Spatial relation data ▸
◇ ◇ ◇

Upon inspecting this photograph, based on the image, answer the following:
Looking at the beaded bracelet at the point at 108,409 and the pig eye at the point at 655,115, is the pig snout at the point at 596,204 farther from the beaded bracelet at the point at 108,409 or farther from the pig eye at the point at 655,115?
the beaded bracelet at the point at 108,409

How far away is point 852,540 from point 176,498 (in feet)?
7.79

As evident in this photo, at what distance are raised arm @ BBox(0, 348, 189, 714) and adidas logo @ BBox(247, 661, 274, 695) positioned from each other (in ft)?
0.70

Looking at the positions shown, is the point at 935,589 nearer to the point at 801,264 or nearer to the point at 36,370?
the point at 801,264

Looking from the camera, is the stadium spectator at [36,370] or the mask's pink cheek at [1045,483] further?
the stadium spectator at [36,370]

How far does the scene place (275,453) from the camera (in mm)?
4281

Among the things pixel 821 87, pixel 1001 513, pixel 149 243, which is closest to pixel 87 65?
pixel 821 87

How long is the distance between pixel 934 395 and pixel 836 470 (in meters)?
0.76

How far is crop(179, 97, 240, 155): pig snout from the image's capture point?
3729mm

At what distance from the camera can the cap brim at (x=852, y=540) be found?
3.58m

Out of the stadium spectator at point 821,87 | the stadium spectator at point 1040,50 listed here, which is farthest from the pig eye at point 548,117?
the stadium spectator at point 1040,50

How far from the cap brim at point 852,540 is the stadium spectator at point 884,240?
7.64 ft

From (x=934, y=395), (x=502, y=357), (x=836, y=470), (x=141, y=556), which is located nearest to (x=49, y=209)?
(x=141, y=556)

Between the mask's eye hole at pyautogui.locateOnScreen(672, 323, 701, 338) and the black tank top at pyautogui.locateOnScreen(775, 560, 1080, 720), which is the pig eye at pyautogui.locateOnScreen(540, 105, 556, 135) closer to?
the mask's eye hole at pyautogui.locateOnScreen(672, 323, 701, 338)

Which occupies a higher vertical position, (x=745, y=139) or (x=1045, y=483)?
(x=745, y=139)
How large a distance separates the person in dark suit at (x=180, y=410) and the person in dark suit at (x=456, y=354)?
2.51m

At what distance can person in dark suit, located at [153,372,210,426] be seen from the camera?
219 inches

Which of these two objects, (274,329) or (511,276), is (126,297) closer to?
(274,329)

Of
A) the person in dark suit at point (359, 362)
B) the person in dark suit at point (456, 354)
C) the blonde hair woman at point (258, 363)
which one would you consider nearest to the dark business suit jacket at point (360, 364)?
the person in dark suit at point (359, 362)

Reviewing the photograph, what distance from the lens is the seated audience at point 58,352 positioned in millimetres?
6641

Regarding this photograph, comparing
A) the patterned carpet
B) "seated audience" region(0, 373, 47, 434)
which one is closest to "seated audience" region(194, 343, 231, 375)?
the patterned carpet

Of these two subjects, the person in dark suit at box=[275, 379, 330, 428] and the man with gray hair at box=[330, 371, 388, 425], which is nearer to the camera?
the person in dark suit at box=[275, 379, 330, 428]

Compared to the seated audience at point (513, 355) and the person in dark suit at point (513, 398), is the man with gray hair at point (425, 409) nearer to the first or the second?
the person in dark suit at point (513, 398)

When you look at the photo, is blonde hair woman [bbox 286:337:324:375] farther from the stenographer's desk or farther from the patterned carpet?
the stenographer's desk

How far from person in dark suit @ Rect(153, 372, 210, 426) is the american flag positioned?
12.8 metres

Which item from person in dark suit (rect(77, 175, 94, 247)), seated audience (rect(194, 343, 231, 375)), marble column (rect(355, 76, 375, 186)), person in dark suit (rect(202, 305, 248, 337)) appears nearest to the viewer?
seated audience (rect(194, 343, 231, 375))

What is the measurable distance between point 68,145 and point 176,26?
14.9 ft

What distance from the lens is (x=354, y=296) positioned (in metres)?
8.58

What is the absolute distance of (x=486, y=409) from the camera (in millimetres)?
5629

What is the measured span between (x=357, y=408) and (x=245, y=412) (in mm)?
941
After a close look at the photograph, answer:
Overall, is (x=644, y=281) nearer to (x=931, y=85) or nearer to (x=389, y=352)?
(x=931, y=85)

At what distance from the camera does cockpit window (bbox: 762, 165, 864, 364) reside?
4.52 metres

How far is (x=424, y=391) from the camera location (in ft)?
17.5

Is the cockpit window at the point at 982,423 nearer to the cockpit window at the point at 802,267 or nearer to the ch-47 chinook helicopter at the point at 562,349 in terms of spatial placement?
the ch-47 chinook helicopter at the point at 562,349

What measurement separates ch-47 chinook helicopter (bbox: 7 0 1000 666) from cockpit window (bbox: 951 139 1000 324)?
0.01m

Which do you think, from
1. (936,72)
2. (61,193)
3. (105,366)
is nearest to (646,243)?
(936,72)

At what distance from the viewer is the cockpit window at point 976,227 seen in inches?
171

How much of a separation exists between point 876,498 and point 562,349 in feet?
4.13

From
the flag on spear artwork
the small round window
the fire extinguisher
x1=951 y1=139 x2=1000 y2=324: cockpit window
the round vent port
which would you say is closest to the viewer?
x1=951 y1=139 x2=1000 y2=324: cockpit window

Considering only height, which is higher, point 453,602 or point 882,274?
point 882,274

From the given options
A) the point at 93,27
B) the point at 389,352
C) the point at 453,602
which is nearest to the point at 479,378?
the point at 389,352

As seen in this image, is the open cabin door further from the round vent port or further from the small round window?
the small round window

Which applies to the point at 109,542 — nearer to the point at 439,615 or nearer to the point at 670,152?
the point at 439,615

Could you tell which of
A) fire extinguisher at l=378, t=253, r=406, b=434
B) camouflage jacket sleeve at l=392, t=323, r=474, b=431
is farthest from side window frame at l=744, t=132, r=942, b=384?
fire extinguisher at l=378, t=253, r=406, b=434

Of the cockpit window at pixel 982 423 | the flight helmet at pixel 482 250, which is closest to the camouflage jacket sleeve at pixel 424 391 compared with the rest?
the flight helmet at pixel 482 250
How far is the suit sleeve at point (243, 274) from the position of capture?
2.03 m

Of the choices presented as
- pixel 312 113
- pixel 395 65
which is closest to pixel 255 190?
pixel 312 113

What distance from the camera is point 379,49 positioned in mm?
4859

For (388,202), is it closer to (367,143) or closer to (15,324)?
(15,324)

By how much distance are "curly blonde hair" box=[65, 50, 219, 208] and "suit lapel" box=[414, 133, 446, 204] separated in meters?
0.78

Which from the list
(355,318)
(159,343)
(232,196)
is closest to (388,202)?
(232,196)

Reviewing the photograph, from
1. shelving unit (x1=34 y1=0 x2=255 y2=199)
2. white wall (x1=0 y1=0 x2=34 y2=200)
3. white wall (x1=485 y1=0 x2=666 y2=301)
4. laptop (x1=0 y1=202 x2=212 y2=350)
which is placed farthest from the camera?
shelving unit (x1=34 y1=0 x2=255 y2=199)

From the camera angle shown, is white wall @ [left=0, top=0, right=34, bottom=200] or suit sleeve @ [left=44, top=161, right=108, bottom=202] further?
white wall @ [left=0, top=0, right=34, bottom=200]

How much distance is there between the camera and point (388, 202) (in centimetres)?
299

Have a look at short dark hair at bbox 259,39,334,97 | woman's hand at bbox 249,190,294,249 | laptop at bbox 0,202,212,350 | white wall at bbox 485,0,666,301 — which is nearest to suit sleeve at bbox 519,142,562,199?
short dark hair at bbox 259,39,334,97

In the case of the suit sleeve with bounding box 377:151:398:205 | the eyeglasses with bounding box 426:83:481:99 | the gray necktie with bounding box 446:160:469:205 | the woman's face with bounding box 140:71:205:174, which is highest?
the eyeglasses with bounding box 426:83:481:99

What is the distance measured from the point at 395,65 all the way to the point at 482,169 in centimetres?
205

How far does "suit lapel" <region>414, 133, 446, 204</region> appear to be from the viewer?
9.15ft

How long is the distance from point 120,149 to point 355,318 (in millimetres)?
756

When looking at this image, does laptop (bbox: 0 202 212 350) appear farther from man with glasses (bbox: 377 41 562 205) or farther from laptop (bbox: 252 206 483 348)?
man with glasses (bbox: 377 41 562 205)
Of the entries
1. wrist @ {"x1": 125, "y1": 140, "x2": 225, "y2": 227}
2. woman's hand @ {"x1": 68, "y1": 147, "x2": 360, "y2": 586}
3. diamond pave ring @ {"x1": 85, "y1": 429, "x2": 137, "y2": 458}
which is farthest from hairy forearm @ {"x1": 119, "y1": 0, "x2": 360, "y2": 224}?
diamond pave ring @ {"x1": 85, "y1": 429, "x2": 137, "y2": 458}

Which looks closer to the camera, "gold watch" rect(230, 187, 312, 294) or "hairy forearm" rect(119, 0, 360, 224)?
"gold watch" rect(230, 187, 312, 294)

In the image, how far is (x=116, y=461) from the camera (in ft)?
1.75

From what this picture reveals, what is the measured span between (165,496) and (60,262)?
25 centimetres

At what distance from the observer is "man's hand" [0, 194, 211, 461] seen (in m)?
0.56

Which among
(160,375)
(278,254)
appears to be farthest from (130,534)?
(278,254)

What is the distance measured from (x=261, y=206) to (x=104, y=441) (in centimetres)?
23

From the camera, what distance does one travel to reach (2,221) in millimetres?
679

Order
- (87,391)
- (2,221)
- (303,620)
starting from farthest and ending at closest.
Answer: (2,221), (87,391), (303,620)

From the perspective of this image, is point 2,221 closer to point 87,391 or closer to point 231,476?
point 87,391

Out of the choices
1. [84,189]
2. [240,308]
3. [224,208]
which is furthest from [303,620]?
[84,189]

◇ ◇ ◇

WRITTEN EXERCISE ▸ Turn the stretch of the material from the line containing "From what this" through its final line into a Markdown table with the columns Row and Line, skipping blank lines.

SOLUTION TO THE PROBLEM ▸
| Row | Line |
|---|---|
| 1 | From what this picture reveals, what is the measured span between (165,496) and (60,262)? |
| 2 | 25 centimetres |
| 3 | At what distance from the observer is "man's hand" [0, 194, 211, 461] seen (in m)? |
| 4 | 0.56 |
| 5 | Which among |
| 6 | (160,375) |
| 7 | (278,254) |
| 8 | appears to be farthest from (130,534)? |
| 9 | (278,254) |
| 10 | What is the distance measured from (x=261, y=206) to (x=104, y=441) (in centimetres)? |
| 11 | 23 |
| 12 | From the camera, what distance does one travel to reach (2,221) in millimetres? |
| 13 | 679 |
| 14 | Order |
| 15 | - (87,391) |
| 16 | - (2,221) |
| 17 | - (303,620) |
| 18 | starting from farthest and ending at closest. |
| 19 | Answer: (2,221), (87,391), (303,620) |
| 20 | From the perspective of this image, is point 2,221 closer to point 87,391 or closer to point 231,476? |
| 21 | point 87,391 |
| 22 | Out of the choices |
| 23 | 1. [84,189] |
| 24 | 2. [240,308] |
| 25 | 3. [224,208] |
| 26 | which is furthest from [303,620]? |
| 27 | [84,189] |